This position supports the REFRAME project, a multi-year, externally funded research initiative led by NC State University. The project aims to deliver a modular, AI-enabled, open-source platform for feedstock-agnostic evaluation of future biomass. It will integrate legacy open-source models, novel surrogates, shared metadata schemas, and a large language model (LLM) to enhance accessibility for varied stakeholders.
Leveraging well-characterized agricultural and food processing residues, REFRAME will generate insights into historically underfunded circular biomass streams and provide deployment-ready tools for end-to-end scenario analysis, counterfactual modeling, and decision support across the value chain. The Platform Architect will play a central role in designing and operationalizing the technical backbone of this platform in close collaboration with faculty, research staff, and external partners.

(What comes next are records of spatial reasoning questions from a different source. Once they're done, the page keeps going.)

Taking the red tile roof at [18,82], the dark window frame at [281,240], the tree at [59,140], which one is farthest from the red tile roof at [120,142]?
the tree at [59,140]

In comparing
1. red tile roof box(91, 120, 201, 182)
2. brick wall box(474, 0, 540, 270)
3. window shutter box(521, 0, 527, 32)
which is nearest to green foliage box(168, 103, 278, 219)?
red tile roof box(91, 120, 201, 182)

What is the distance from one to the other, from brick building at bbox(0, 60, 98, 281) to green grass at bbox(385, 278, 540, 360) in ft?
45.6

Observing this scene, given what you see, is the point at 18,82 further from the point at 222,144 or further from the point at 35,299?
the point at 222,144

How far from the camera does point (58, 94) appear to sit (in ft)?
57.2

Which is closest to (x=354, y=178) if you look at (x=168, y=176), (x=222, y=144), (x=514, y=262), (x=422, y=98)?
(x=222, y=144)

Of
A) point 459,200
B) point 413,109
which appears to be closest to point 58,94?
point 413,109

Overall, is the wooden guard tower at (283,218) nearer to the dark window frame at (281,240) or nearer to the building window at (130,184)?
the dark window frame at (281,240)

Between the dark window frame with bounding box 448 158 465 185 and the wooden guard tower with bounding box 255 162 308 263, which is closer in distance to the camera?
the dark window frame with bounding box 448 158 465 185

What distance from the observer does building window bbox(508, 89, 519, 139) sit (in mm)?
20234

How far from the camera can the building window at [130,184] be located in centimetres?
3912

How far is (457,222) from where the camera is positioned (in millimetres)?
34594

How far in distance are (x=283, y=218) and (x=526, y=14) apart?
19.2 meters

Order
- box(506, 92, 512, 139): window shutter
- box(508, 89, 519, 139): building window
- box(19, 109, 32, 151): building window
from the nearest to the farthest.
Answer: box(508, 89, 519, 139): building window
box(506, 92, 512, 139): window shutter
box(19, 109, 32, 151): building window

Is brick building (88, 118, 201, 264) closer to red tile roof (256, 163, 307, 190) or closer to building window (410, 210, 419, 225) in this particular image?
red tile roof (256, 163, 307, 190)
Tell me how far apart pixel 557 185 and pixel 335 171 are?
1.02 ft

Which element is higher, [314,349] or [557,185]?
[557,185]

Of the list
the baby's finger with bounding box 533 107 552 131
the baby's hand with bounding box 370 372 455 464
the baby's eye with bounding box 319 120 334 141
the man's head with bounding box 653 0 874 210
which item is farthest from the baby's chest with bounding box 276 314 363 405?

The Platform Architect is a senior technical leadership role that will lead the software and infrastructure development for the digital backbone for the REFRAME project. This digital backbone is the central nervous system for developing, deploying, monitoring, and governing all machine learning models related to the project. The platform architect will be responsible for strategic roadmapping of infrastructure, system design, tech-stack selection, devOps, security & compliance, workflow integration, and process optimization, ensuring the platform’s scalability, reliability, and efficiency. The architect will also work closely with the project manager and software development personnel, bridging gaps between project personnel and development personnel to ensure that ML models can transition from research workflows to scalable, secure, and reliable production environments efficiently.
The Platform Architect is a senior technical leadership role responsible for defining the strategy, design, and implementation of our solution-specific Machine Learning Operations (MLOps) platform. This platform is the central nervous system for developing, deploying, monitoring, and governing all machine learning models related to the project. The Architect bridges the gap between data science experimentation and production engineering rigor, ensuring that ML models can transition from research workflows to scalable, secure, and reliable production environments efficiently.
Platform Vision and Architecture (30%)
- Strategic Roadmapping: Define the technical vision and multi-year roadmap for the end-to-end ML platform, aligning it with project and research objectives and data science needs (including GenAI/LLM capabilities).
- System Design: Architect, design, and document a robust, scalable, and cost-efficient platform covering the entire ML lifecycle: Data Ingestion, Feature Store, Model Training, Model Registry, Model Serving/Inference, and Monitoring.
- Technology Selection: Evaluate, select, and integrate appropriate cloud-native services (AWS, Azure, or GCP), hybrid and on-prem computing resources, and open-source MLOps tools (e.g., Kubeflow, MLflow, Airflow) to build a cohesive ecosystem.
MLOps and Delivery Excellence (20%)
- Automation: Lead the implementation of MLOps pipelines using CI/CD practices to automate model training, testing, validation, deployment, and automated retraining workflows.
- Infrastructure as Code (IaC): Design and enforce IaC standards (Terraform/CloudFormation) for provisioning and managing all underlying compute, networking, and storage resources (e.g., Kubernetes clusters, GPU instances).
Feature Engineering: Define shared data and feature management patterns to ensure consistency and reuse across model training and inference workflows.
Governance, Security, and Compliance (30%)
- Model Governance: Implement standards for model versioning, lineage tracking, and compliance to ensure models are traceable, reproducible, and meet ethical AI principles.
- Security: Architect security measures, including network segmentation, access control (IAM/RBAC), and data encryption across the entire ML pipeline.
- Performance & Cost Optimization: Establish comprehensive monitoring and alerting for model performance (drift, bias) and infrastructure metrics, driving continuous optimization for performance and cloud costs (FinOps).
Technical Leadership and Collaboration (20%)
- Cross-Functional Partnership: Act as the primary technical point of contact, collaborating closely with Data Scientists, Data Engineers, Software Engineers, Product Managers, domain scientists, industry partners, process engineering and systems modeling experts.
- Documentation: Create and maintain high-quality architectural diagrams, reference implementations, and technical documentation.